Mon plus grand ennemi : moi-même

«Je ne suis pas à la hauteur », « Je ne devrais pas tomber si bas », telles sont les injonctions qui m’envahissent lorsque je constate un gouffre entre ce que je veux et ce que je fais réellement. Dès lors peut naître en moi une douloureuse guerre civile. La tradition philosophique appelle acrasie cette faiblesse de la volonté, littéralement cette impuissance. Ainsi, je peux être le terrain de conflits intérieurs plus ou moins violents que Paul résume d’une phrase dans l’Épître aux Romains (VII, 15-21) : « Ce que je veux, je ne le fais pas; mais ce que je hais, je le fais. »
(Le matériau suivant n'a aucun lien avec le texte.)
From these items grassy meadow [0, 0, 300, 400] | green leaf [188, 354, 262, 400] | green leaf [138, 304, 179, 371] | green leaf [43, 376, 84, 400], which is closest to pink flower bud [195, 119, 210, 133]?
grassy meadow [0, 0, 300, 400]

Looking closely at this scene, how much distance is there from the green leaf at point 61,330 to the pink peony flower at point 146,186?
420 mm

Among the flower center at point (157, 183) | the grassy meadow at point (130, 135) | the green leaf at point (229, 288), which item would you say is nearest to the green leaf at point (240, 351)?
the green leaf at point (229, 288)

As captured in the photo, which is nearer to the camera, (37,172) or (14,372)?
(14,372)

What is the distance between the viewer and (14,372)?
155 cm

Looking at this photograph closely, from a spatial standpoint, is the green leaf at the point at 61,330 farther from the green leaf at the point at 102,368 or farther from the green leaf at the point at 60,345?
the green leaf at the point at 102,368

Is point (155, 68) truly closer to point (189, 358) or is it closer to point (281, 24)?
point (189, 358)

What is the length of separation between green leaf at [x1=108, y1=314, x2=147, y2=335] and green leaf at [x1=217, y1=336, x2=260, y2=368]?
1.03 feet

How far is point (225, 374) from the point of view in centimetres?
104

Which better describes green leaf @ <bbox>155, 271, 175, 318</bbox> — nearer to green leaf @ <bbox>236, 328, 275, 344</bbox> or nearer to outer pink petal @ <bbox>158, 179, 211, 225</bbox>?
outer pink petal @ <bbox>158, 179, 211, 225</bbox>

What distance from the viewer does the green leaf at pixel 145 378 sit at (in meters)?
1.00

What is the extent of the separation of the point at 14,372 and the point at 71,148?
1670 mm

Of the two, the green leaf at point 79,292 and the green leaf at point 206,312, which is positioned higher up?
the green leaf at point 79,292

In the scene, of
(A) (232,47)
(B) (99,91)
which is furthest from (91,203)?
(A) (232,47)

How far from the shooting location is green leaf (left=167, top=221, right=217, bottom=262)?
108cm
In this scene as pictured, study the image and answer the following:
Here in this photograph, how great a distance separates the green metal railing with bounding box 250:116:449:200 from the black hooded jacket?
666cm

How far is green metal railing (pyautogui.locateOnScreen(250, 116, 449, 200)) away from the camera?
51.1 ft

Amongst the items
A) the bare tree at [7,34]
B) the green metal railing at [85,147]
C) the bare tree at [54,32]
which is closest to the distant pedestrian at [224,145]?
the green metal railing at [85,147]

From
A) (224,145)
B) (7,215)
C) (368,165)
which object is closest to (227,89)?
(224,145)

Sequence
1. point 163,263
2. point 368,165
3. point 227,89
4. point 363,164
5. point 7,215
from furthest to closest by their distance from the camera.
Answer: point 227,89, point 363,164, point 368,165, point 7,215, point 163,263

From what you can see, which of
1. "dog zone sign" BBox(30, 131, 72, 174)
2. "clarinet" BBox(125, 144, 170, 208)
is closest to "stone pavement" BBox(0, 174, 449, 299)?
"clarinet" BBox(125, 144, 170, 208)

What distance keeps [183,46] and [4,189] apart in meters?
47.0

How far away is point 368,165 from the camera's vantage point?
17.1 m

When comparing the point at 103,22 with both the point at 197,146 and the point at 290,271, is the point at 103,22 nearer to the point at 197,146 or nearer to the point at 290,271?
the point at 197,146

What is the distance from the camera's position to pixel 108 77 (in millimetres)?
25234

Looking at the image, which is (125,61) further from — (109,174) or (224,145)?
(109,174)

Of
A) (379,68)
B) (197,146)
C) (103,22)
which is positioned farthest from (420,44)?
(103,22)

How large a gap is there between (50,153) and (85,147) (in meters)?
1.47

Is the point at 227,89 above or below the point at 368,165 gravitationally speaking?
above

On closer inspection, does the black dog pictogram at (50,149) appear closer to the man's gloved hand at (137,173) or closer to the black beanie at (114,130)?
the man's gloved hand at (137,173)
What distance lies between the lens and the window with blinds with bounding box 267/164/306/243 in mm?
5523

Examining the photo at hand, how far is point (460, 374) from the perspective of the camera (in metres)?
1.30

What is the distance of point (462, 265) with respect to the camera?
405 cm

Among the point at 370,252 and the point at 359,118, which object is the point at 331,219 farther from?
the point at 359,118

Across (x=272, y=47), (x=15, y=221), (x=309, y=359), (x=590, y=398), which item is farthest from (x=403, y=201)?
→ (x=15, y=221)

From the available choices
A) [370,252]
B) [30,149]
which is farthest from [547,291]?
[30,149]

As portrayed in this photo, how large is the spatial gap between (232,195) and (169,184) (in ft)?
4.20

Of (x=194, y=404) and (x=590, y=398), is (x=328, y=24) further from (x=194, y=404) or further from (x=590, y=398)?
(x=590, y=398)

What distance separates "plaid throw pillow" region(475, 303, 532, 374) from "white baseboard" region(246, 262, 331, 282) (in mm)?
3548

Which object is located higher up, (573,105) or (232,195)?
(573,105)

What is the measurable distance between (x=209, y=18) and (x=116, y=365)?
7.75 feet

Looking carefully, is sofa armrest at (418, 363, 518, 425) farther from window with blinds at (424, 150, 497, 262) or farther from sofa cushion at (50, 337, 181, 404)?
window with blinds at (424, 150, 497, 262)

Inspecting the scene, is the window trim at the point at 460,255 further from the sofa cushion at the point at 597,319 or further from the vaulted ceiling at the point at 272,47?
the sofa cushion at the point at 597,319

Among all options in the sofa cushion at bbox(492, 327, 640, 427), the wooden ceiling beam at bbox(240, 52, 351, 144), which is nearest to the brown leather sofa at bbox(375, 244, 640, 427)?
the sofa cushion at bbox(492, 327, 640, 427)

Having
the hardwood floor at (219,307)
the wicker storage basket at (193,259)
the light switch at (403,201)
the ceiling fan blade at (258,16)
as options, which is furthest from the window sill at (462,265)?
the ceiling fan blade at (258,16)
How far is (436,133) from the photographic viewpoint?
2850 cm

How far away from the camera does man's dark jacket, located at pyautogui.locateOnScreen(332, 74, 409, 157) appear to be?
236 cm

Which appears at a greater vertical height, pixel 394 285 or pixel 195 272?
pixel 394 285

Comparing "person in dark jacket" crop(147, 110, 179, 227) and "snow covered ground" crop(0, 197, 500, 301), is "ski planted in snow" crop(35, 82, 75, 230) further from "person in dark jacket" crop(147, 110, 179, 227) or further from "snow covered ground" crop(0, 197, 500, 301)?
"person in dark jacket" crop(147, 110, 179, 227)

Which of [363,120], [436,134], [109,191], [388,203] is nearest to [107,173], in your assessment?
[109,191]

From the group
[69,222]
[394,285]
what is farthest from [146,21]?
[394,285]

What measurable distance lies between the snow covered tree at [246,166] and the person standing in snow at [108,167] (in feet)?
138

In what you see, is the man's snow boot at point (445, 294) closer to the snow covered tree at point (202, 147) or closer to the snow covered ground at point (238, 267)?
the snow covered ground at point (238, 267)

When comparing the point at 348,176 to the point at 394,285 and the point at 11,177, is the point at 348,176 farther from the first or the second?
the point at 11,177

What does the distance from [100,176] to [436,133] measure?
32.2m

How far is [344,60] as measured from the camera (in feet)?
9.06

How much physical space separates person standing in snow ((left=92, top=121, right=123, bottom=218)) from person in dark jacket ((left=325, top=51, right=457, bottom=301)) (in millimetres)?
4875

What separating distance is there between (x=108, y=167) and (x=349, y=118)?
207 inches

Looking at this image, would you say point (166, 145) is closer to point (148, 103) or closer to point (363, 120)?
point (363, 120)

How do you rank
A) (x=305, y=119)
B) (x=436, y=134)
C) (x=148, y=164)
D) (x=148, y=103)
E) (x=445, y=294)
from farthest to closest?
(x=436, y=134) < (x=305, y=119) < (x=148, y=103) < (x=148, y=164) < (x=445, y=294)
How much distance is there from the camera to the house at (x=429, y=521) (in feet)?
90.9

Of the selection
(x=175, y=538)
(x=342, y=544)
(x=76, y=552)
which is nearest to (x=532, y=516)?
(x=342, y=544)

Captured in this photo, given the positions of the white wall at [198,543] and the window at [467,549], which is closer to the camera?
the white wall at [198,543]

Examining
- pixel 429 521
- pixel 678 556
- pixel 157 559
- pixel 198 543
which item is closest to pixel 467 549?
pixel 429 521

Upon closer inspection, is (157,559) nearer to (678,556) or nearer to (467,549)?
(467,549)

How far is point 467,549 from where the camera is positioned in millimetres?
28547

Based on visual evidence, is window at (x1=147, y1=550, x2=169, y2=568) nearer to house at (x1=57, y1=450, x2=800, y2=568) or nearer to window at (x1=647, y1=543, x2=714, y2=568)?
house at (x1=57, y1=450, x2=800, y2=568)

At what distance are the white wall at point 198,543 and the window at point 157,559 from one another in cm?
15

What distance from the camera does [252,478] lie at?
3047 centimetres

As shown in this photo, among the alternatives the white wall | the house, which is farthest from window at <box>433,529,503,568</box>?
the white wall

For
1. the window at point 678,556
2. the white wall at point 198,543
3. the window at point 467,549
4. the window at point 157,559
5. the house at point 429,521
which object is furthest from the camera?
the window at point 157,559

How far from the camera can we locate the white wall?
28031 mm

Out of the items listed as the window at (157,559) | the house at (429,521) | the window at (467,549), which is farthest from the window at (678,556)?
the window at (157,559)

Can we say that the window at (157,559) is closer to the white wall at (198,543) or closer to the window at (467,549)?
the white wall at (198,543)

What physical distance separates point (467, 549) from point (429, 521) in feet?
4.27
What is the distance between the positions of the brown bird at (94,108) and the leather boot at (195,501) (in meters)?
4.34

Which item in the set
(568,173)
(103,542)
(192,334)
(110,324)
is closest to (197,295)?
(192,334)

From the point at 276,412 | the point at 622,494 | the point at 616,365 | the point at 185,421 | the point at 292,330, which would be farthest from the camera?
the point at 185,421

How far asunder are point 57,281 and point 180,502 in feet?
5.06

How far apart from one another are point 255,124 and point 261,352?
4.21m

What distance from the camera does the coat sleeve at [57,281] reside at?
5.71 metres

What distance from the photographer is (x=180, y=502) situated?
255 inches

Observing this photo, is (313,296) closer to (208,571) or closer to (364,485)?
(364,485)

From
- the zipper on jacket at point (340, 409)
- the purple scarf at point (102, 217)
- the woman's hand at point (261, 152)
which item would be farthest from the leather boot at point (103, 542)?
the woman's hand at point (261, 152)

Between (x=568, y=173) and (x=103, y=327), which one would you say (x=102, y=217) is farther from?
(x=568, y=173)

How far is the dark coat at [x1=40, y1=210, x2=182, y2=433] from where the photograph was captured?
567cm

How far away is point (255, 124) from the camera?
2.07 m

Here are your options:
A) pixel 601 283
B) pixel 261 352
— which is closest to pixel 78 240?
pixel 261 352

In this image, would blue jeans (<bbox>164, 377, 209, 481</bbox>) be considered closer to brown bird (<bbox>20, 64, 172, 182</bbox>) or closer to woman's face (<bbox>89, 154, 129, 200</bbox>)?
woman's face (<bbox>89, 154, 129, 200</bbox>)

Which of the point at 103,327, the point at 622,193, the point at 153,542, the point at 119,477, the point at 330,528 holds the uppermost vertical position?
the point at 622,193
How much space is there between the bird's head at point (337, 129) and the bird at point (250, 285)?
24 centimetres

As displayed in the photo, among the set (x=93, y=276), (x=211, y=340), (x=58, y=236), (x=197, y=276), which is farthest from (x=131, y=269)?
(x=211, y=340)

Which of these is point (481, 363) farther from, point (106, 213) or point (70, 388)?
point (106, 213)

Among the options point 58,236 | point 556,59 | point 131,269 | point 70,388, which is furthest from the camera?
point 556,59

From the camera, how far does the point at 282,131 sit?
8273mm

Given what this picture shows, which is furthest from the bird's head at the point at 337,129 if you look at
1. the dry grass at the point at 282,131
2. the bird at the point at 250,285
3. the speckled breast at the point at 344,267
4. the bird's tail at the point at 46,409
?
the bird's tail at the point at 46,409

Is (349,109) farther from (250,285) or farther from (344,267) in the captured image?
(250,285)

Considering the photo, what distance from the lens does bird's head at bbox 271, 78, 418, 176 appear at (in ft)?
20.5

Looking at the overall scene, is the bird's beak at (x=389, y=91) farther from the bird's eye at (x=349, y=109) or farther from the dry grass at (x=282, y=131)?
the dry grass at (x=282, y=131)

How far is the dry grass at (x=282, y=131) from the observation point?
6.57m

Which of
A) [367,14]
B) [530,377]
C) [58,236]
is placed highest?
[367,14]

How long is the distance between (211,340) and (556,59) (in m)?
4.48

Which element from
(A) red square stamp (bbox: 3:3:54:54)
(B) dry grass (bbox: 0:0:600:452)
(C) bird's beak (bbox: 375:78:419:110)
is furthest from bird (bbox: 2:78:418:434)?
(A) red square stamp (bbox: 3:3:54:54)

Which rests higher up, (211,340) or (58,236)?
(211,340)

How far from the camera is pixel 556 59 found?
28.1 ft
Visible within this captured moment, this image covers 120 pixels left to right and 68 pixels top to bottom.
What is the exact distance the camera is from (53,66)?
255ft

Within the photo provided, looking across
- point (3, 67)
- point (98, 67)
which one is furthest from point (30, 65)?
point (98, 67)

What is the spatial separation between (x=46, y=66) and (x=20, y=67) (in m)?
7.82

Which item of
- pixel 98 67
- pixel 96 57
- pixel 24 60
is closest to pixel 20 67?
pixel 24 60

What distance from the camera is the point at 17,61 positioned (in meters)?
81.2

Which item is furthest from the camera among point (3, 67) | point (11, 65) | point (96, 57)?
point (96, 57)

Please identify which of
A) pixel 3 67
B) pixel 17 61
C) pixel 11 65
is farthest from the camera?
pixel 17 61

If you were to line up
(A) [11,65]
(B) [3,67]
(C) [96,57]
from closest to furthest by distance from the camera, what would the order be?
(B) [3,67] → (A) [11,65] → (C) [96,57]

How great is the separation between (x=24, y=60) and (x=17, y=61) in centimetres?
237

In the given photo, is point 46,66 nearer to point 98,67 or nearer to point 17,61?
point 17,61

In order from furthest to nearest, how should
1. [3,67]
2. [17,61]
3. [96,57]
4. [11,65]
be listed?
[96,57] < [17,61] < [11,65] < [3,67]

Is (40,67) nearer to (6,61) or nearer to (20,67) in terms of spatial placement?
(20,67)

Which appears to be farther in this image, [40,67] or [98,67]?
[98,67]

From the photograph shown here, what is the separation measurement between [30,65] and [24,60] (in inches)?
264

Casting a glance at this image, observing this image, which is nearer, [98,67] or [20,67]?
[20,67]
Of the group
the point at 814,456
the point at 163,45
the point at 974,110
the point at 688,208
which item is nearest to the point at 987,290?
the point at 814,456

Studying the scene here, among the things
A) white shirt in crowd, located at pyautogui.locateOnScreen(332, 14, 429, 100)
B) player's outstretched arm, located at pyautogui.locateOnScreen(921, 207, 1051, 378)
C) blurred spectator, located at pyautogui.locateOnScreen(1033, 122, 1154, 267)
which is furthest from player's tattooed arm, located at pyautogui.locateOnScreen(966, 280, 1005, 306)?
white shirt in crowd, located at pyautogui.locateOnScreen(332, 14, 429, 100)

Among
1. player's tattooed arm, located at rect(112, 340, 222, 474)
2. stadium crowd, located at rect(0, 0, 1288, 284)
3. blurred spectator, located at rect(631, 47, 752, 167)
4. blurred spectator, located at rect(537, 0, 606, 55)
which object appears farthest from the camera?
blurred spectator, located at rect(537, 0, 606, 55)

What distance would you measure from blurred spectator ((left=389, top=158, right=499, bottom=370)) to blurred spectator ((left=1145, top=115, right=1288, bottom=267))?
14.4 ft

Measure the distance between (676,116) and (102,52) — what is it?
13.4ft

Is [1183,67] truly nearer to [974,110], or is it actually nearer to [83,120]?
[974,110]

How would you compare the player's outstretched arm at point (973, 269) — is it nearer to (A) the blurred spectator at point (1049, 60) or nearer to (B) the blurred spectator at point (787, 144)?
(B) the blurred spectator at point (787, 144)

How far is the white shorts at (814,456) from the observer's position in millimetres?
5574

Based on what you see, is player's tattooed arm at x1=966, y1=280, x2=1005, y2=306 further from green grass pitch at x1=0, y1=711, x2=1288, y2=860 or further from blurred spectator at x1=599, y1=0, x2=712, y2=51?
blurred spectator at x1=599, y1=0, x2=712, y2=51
La lecture d’Introduction à la psychanalyse de Freud me donne quelques pistes pour mieux assumer mes contradictions. D’abord, il pointe le danger qui consiste à refouler, à fermer les yeux, à nier mes contradictions. Ce refoulement épuise, et, tôt ou tard, le conflit réapparaît avec une violence accrue. Comme préalable, il s’agit de plonger en moi sans craindre d’y rencontrer les tiraillements, la foule des désirs opposés. La vérité sert ici de guide, elle libère. Souvent, je désire vainement terrasser l’ennemi, en être définitivement débarrassé. Mais celui-ci me résiste et la lutte finit par m’épuiser.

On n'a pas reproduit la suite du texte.